Friday, August 5, 2011

Jaaaaney!

Shockingly, I just read Jane Eyre for the first time at the age of 24. Crazy, right? I’ve been obsessed with English culture ever since I studied abroad in London. The grass is painfully green and the sky is remarkably blue. As I read through the novel, I put images in my own head, and these images often came  from 19th century paintings of the women and the landscapes of Jane Eyre’s time.  This post isn’t terribly deep, so bear with me. Instead, I was inspired by the beauty of Jane’s surroundings. 



Jane, who is not the most beautiful girl, falls for Rochester and wants to marry him even after his face has been destroyed in a fire. Jane is not shallow at all – she loves him regardless. She states:

“Most true is it that 'beauty is in the eye of the gazer.’”

Thomas Gainsborough seems to fit here. Gainsborough creates magnificent portraits of women. They are dreamy and romantic and the women are dressed in their fanciest attire. I can picture a triumphant Jane at the end of the novel in one of these portraits. Rochester would definitely commission one of these to painted because he also saw beyond Jane’s plainness.

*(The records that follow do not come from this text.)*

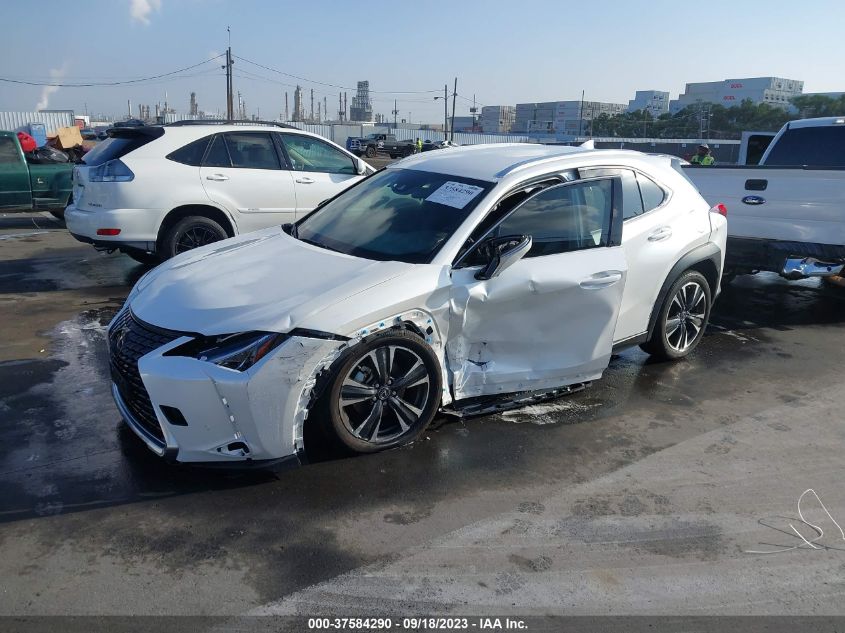2022 LEXUS UX UX 200 JTHX3JBH1N2053833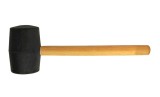 Ciocan din cauciuc coada de lemn 0.9 kg Basic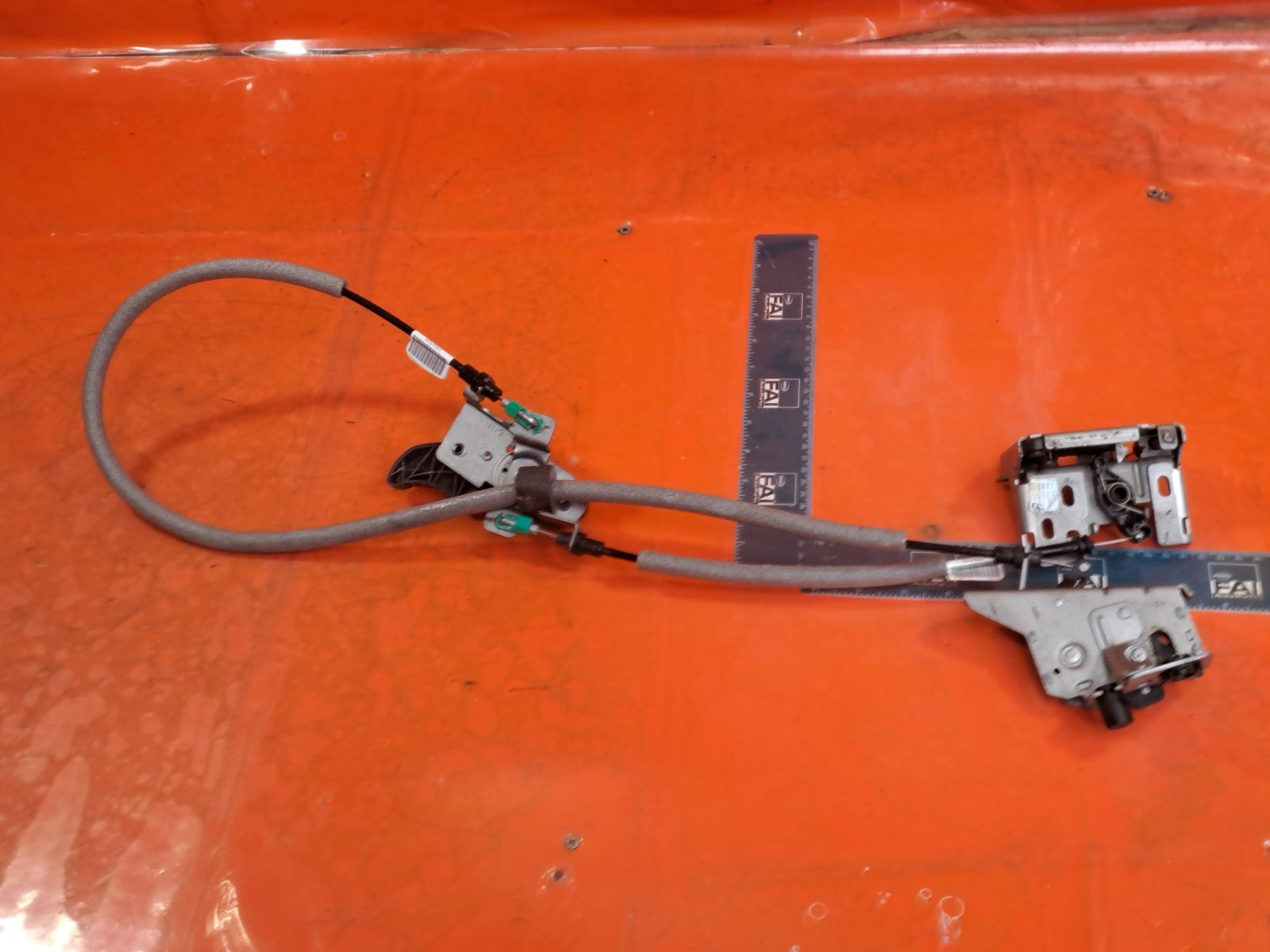 ✅FORD TRANSIT CUSTOM 2.0 DIESEL 2022 REAR LEFT DOOR LOCK BK21V43287AG A353 - Image 6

Aren’t they wonderful and oh-so-British?



Here’s a fantastic description I found of the countryside:

"A Christmas frost had come at midsummer; a white December storm had whirled over June; ice glazed the ripe apples, drifts crushed the blowing roses; on hayfield and cornfield lay a frozen shroud: lanes which last night blushed full of flowers, to-day were pathless with untrodden snow; and the woods, which twelve hours since waved leafy and flagrant as groves between the tropics, now spread, waste, wild, and white as pine-forests in wintry Norway."

It’s like Bronte was staring at this painting when she wrote those words:



This painting by Turner is not of Jane’s backyard – it’s at sea. But I think the energy of the snowstorm that Turner captures works with Jane’s words.  The swirly mess that Turner paints is like the “wintry Norway” that Bronte describes.

What do you think about my choices? Do you know of any other paintings that connect to Jane Eyre?